_Challenge_.
Produce an exact copy of the lines from the line containing "Is fingers gripping" through the last line of the listing below, both ends included, and nothing else.

_Data extract_.

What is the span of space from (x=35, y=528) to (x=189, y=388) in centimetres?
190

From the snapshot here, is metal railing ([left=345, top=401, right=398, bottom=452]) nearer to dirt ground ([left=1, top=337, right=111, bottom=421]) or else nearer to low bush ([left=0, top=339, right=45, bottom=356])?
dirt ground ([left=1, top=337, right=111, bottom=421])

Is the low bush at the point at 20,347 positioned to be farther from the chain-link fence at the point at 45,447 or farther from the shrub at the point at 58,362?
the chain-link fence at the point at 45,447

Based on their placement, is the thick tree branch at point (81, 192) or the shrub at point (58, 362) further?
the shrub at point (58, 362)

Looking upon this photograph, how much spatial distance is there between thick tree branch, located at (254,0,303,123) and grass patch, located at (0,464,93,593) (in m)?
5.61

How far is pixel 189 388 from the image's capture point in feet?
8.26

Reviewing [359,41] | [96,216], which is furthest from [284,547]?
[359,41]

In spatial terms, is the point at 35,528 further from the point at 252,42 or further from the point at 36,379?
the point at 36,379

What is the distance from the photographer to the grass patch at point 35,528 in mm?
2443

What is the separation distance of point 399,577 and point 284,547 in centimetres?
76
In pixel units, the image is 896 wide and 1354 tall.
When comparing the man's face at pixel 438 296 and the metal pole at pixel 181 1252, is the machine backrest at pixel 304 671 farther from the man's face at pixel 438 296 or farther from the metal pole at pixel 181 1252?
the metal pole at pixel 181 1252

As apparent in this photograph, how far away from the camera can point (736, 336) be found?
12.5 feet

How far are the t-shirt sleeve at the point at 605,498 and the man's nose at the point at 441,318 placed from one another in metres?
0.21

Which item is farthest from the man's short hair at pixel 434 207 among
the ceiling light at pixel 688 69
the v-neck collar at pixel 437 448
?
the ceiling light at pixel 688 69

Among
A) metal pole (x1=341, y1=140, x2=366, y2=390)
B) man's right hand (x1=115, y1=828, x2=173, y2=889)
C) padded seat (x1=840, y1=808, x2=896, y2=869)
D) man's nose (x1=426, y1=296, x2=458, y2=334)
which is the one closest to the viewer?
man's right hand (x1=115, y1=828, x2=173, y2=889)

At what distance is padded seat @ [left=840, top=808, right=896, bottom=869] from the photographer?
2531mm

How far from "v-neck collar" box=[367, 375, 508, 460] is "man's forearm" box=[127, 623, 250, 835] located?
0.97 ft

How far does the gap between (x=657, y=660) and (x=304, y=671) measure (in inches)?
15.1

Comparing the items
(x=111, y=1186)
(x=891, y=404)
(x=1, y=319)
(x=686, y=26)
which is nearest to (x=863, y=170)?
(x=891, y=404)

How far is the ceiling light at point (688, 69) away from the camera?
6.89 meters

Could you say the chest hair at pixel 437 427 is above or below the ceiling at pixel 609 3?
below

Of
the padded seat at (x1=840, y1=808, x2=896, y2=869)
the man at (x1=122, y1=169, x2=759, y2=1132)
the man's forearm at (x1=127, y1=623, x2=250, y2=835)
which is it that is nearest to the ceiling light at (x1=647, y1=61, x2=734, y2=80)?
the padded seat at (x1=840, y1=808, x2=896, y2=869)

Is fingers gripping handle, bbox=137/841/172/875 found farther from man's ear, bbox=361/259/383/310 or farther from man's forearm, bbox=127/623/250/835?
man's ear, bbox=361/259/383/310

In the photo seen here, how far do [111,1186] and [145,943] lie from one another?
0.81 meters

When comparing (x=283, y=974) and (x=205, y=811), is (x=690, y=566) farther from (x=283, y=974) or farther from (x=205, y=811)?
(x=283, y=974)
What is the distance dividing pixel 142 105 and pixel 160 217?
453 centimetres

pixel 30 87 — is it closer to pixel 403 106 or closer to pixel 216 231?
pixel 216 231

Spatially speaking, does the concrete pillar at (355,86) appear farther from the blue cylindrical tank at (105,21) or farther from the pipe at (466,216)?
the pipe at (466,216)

_Full output_.
Is fingers gripping handle, bbox=137/841/172/875 found farther from man's ear, bbox=361/259/383/310 or farther from man's forearm, bbox=127/623/250/835?
man's ear, bbox=361/259/383/310

In the photo seen here, how far do [111,1186] and [145,943] lie from one another?
0.81 meters

When comparing (x=283, y=974) and (x=205, y=811), is (x=690, y=566) farther from (x=283, y=974) or farther from (x=205, y=811)?
(x=283, y=974)
What is the distance dividing pixel 142 105 and pixel 160 217?
453 centimetres

pixel 30 87 — is it closer to pixel 403 106 or closer to pixel 216 231?
pixel 216 231

Spatially speaking, does the concrete pillar at (355,86) appear farther from the blue cylindrical tank at (105,21) or farther from the pipe at (466,216)?
the pipe at (466,216)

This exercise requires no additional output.